Ridiculing President Obama's purported move toward the political center, Romney joked that the president's rhetoric had shifted so radically that "he sounded like he was going to dig up the first lady's organic garden to put in a Bob's Big Boy," Romney said.
Later, while equating Obama's economic policies to Marie Antoinette's purported line about the French peasantry — "Let them eat cake" — Romney corrected himself.
"I'm sorry," he crowed. "Organic cake."
Michelle Obama's defenders say her campaign is producing results. "Over this past year, we've seen the first signs of a fundamental shift in how we live and eat," White House chef Sam Kass told a recent meeting of culinary professionals. "We've seen changes at every level of our society — from classrooms to boardrooms to the halls of Congress."
That didn't stop Minnesota Rep. Michele Bachmann from accusing Obama last week of trying to implement a "nanny state."
Appearing on a conservative radio show, the Republican congresswoman found fault with Obama's latest focus: encouraging mothers to breast-feed their newborn babies. Obama has said children who breast-feed are less likely to become obese.
The first lady's view is "very consistent with where the hard left is coming from," Bachmann said. "For them, government is the answer to every problem."
Bachmann was following the lead of Sarah Palin, who has complained Obama is imparting her worldview on Americans by telling them what to eat.

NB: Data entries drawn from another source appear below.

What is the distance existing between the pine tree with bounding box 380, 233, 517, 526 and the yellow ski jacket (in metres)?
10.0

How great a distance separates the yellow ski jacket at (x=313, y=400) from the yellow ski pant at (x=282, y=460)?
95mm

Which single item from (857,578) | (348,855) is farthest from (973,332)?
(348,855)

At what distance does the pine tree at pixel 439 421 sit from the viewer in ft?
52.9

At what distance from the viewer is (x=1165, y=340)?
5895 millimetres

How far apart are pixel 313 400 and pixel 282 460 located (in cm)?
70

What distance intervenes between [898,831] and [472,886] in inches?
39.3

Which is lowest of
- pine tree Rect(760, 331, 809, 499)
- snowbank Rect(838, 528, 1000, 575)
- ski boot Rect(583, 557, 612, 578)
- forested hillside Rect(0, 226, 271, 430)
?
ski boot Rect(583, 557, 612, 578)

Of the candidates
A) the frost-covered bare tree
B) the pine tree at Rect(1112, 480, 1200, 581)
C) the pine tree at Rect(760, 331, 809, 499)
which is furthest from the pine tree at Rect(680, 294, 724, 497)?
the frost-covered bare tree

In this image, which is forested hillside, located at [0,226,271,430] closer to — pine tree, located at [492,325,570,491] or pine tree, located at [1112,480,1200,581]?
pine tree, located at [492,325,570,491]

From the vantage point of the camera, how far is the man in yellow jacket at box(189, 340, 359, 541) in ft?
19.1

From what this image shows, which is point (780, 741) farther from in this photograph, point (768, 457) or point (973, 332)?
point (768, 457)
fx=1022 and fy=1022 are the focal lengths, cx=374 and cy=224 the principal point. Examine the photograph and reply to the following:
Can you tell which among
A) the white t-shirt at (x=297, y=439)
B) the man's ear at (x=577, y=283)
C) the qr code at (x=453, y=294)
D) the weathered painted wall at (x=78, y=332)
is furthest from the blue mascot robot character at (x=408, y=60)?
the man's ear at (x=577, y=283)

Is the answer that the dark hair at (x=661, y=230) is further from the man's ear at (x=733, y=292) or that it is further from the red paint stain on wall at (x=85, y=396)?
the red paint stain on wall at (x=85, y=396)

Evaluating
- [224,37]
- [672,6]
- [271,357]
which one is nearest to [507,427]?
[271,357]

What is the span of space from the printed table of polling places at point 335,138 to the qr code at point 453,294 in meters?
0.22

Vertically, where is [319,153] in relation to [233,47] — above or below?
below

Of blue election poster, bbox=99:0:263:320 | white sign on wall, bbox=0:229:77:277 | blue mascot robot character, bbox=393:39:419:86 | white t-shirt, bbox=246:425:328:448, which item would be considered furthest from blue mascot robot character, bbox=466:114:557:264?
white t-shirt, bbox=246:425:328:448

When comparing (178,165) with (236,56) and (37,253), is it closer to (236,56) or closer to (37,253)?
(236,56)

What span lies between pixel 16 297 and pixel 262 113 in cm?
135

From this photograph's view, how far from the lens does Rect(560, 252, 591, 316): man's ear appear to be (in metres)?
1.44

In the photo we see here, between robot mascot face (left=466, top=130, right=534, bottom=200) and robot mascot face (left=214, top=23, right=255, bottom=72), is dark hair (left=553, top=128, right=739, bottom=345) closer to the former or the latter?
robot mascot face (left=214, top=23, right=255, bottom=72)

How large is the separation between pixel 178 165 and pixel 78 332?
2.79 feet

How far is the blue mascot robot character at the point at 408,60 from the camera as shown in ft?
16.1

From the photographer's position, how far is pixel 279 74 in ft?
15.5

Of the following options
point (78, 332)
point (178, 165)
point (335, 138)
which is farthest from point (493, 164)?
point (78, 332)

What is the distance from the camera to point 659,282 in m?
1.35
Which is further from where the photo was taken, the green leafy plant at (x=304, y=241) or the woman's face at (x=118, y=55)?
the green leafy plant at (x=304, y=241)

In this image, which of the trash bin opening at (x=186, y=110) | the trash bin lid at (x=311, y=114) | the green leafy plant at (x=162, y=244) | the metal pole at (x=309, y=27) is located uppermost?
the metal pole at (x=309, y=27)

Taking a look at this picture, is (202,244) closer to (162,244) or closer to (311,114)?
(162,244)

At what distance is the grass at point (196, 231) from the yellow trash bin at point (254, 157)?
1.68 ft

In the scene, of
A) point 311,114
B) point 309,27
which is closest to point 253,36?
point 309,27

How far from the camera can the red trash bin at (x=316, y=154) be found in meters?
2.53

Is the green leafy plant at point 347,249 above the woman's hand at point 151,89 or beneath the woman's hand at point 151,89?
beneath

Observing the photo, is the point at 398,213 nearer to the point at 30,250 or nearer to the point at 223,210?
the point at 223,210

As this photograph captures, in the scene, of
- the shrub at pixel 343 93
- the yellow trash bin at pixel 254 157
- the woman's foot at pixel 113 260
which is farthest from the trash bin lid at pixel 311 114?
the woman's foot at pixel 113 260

Conservative blogger Jenny Erikson, a Southern California mother of two, wrote this month that Obama's efforts were "incredibly insulting to parents."
"Newsflash to the government: Changing menus is not going to slenderize America," Erikson wrote. "People who eat 5,000 calories a day and feed their kids three scoops of ice cream nightly are going to keep doing that."
One Republican, however, defended Obama this week. Mike Huckabee, the former Arkansas governor whose own waistline has vacillated during his career, said Obama had been "criticized unfairly."
"I think it's out of a reflex. We don't have to believe that everything she says is bad," said Huckabee, who may mount another run for president. "I do not think that she is out there advocating that the government take over our dinner plates. In fact, she has not."
Myra Gutin, an expert on first ladies and politics at Rider University in New Jersey, said the only other first lady to be as consistently criticized as Obama was Hillary Rodham Clinton, for tackling healthcare reform in the early years of the Clinton administration.
Clinton, however, "was running a bureaucracy of her own," Gutin said. "It's quite different."
In contrast, Gutin said, Nancy Reagan's "Just Say No" campaign was knocked as a less-than-aggressive response by the White House to mounting drug use.
"Some of the criticism [of Obama], quite frankly, has really shocked me," Gutin said. "There is a certain line with first ladies. You can take a shot, but I don't think people like it a lot. We're not talking about the war; we're not talking about the economy. At some level it begins to sound peevish and almost inappropriate."
Gutin said attacking Obama could backfire. "While potential first ladies are not a reason for choosing a presidential candidate, this may come home to roost in a year and a half," she said. "Voters may remember it."